• _Texto fornecido_:
<<<<

A importância de democratizar o acesso ao ensino superior no Brasil

Enviada em 29/08/2023

Na animação “CyberPunk”, a personagem principal David Martinez vive em um futuro de distopia laissez-faire. Nesse cenário vemos, por exemplo, a limitação ao acesso ao ensino superior culminando em seu fim natural no neoliberalismo, ou seja, se tornando algo exclusivo às elites detentoras do capital. Em meio a esse contexto, David é obrigado a se tornar um mercenário, em busca de uma vida minimamente digna. Diante dessa premissa, é de suma importância analisar como a lógica capitalista precariza a infraestrutura do ensino público no Brasil, a fim de democratizar o acesso ao ensino superior e evitar o ensejo de uma brutal segregação.

Segundo Karl Marx, a base de uma sociedade capitalista são os meios e as relações de produção. Dentre as relações de produção, temos o capital. Nesse sentido, para serem superados os problemas advindos de um sistema onde o dinheiro é não somente o meio, mas também o fim que move os múltiplos agentes da sociedade, o investimento financeiro se prova necessário. No entanto, há uma carência do mesmo quanto ao ensino superior pátrio, que tem sido amplamente negligenciado.

>>>>

• _Linhas listadas_:
<<<<

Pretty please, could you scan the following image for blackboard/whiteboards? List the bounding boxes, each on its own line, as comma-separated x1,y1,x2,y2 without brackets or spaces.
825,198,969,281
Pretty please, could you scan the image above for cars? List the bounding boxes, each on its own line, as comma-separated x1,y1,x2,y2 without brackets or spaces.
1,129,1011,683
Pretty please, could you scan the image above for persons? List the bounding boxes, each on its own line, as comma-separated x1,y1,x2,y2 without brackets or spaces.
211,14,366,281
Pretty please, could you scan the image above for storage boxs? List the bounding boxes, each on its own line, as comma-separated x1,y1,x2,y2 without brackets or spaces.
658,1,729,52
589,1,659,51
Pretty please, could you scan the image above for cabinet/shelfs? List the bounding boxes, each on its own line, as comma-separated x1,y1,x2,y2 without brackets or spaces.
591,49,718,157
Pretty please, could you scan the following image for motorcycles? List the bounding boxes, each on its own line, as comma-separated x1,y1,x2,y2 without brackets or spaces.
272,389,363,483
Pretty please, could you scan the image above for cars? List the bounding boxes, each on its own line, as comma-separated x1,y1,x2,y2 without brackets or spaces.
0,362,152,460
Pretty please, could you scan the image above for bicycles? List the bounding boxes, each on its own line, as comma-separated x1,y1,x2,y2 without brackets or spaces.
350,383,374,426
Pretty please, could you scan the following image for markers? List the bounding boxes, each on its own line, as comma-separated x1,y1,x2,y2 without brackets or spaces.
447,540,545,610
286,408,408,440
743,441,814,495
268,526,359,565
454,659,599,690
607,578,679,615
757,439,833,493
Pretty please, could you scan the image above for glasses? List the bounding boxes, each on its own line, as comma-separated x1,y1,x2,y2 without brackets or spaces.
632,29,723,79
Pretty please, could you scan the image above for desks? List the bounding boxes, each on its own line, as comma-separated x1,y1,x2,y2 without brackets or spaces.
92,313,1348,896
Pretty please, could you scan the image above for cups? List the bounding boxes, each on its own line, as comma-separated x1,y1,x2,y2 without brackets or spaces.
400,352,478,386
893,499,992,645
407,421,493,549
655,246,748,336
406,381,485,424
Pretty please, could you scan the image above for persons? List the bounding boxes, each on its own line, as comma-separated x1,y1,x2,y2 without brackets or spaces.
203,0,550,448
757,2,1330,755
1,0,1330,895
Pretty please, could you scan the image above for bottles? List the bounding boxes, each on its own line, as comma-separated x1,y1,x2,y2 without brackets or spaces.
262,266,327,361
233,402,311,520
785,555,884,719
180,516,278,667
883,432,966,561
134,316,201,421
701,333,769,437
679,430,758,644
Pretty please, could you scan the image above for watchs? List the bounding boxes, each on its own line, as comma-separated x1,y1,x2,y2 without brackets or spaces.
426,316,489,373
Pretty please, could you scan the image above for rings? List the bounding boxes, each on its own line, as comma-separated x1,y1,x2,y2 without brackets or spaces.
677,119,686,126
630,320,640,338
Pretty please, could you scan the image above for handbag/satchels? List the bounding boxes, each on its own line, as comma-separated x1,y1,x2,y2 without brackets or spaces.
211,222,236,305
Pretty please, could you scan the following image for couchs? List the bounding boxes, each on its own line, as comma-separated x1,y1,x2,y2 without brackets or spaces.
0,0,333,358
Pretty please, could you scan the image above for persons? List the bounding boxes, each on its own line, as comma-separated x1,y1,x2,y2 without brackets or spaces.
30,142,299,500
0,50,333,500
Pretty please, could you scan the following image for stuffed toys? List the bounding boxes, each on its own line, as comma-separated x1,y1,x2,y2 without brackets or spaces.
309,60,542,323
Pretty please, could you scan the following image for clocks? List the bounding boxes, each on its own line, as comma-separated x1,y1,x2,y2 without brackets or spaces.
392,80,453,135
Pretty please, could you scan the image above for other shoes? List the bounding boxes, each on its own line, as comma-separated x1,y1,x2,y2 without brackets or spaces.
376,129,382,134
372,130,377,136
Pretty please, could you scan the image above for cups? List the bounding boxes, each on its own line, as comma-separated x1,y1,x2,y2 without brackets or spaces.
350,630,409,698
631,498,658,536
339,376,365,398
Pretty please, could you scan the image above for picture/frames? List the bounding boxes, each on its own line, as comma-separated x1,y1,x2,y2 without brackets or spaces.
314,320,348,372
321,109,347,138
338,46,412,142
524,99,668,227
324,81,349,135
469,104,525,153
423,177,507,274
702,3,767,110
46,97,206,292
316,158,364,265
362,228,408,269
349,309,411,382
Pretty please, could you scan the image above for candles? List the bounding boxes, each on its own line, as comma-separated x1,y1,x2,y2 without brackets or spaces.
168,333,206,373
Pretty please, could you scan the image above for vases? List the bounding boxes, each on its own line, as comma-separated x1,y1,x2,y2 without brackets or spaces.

>>>>

Extraia do texto sobre o acesso ao ensino superior, sem qualquer alteração, o trecho que se inicia nas palavras "Segundo Karl Marx, a" e se encerra após "sido amplamente negligenciado.".

Segundo Karl Marx, a base de uma sociedade capitalista são os meios e as relações de produção. Dentre as relações de produção, temos o capital. Nesse sentido, para serem superados os problemas advindos de um sistema onde o dinheiro é não somente o meio, mas também o fim que move os múltiplos agentes da sociedade, o investimento financeiro se prova necessário. No entanto, há uma carência do mesmo quanto ao ensino superior pátrio, que tem sido amplamente negligenciado.